→ **SOURCE EXTRACT**
◆ ◆ ◆ ◆ ◆ ◆ ◆
29. The same issues are currently before the National Court in WS No.428 of 2017 and whilst those proceedings remain on foot coupled
with the fact that an appeal is pending from an interlocutory ruling of Justice Kariko, the plaintiff has filed the current proceedings.
ISSUES
- The main issues that I need to decide are:
- Whether the first defendant has established a case for the dismissal of the proceedings generally under any of the grounds specified
under Order 12 Rule 40(1)?
- Whether the plaintiff should be granted leave to amend the originating summons?
- Whether the plaintiff should be granted leave to join Peter Kama as a party?
- Whether the second defendant should produce documents identified in paragraph 4 of the motion to the Court and the plaintiff within
the period suggested?
31. I will address the first issue first as its outcome will determine whether or not I should go on to address the remaining issues.
HAS THE FIRST DEFENDANT ESTABLISHED A CASE FOR THE DISMISSAL OF THE PROCEEDINGS UNDER ANY OF THE GROUNDS SPECIFIED UNDER OREDER 12
RULE 40(1)?
First defendant’s submissions
32. The first defendant contends that the proceedings ought to be summarily dismissed generally as:
- In the Court’s ruling on 18 October 2017 in relation to the plaintiff’s application for an interim relief to restrain
the defendants from executing or putting into effect the Deed of Appointment of Agent for Sale, it found that these proceedings were
an abuse of the process on the basis that the issue of legality of the Deed of Appointment of Agent for Sale had been raised in two
National Court proceedings and the affidavits filed in both proceedings were substantially the same as the affidavits relied on in
these proceedings.
- The plaintiff has not appealed the Court’s findings that these proceedings were an abuse of the process.
- Notwithstanding the Court’s ruling, the plaintiff has filed a motion to amend the originating summons to seek additional orders
and to join Peter Kama as a party.
- The amendments also seek to challenge the registration of the transfer in favour of Morobe Properties Limited.
- The draft amended originating summons seeks in paragraphs 4, 5, 6 and 7 the same relief, ie, challenging the validity of the Deed
of Appointment of Agent for Sale.
- The proceedings in WS No.428 of 2017 are still current and have been adjourned to the Registry by Kariko, J pending the outcome of
an appeal to the Supreme Court against his decision refusing interlocutory orders.
Plaintiff’s submissions
33. The plaintiff essentially contends that the application should be refused as:
- The proceedings disclose a cause of action known in law nor are they an abuse of process.
- As to the argument on multiplicity of proceedings, WS 428 of 2017 concerns a claim for damages alleging breaches of a loan agreement
and unfair conduct of the fourth defendant in its dealings with the plaintiffs given its predominant financial position.
◆ ◆ ◆ ◆ ◆ ◆ ◆
→ **SHORT TASK**
Reproduce the court ruling word for word, everything from "- Notwithstanding the" down to "refusing interlocutory orders.". The material that comes next is taken from a separate source.

(Some records)
◆ ◆ ◆ ◆ ◆ ◆ ◆
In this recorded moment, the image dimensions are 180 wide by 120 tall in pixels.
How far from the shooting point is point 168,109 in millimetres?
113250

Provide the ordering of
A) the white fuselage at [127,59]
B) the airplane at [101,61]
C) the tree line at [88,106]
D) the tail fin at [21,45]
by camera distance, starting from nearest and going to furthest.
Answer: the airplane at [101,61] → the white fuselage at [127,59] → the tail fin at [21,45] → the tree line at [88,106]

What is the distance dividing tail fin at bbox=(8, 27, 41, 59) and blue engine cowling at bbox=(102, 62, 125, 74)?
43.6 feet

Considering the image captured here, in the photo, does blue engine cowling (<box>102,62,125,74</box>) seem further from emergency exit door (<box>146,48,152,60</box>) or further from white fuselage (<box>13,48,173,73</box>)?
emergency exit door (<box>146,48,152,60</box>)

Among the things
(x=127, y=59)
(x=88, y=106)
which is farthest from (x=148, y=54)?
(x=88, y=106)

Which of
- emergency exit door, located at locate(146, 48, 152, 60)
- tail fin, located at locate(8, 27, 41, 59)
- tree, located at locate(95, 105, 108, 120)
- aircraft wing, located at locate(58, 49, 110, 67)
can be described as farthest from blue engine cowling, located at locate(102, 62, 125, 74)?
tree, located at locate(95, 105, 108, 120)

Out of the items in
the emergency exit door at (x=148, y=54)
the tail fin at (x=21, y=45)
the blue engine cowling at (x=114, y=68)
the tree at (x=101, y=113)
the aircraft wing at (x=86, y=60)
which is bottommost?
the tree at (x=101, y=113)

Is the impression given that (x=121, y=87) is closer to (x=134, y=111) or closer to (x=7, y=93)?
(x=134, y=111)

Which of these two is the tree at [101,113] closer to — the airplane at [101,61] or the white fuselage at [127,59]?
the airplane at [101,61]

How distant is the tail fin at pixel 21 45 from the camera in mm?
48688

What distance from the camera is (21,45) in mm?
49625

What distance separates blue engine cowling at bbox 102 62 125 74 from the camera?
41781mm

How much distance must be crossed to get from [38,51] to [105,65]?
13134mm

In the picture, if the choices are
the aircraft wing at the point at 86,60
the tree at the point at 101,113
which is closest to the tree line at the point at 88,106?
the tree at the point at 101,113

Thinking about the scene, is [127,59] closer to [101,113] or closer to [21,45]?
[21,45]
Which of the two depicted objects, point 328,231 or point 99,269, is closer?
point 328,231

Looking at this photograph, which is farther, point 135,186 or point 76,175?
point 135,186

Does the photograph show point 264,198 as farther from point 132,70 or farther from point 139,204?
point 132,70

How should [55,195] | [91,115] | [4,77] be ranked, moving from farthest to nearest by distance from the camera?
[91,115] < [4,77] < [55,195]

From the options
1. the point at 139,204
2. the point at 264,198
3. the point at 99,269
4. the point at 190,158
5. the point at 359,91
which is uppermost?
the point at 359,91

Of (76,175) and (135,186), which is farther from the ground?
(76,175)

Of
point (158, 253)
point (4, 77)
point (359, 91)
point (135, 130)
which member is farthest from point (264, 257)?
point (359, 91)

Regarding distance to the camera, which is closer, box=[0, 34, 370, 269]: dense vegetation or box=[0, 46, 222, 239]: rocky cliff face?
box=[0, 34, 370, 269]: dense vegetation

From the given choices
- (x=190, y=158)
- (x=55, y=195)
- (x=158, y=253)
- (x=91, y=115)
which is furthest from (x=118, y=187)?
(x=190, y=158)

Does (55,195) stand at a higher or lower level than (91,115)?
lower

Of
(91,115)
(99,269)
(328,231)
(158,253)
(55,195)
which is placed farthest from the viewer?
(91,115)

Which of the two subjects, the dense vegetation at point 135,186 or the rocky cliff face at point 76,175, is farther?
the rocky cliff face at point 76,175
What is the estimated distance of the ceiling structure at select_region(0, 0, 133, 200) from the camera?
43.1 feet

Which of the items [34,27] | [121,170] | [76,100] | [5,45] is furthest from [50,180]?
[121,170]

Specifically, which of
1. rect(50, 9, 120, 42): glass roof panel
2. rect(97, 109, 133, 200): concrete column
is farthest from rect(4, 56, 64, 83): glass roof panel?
◆ ◆ ◆ ◆ ◆ ◆ ◆
→ **CORRECT RESULT**
- Notwithstanding the Court’s ruling, the plaintiff has filed a motion to amend the originating summons to seek additional orders
and to join Peter Kama as a party.
- The amendments also seek to challenge the registration of the transfer in favour of Morobe Properties Limited.
- The draft amended originating summons seeks in paragraphs 4, 5, 6 and 7 the same relief, ie, challenging the validity of the Deed
of Appointment of Agent for Sale.
- The proceedings in WS No.428 of 2017 are still current and have been adjourned to the Registry by Kariko, J pending the outcome of
an appeal to the Supreme Court against his decision refusing interlocutory orders.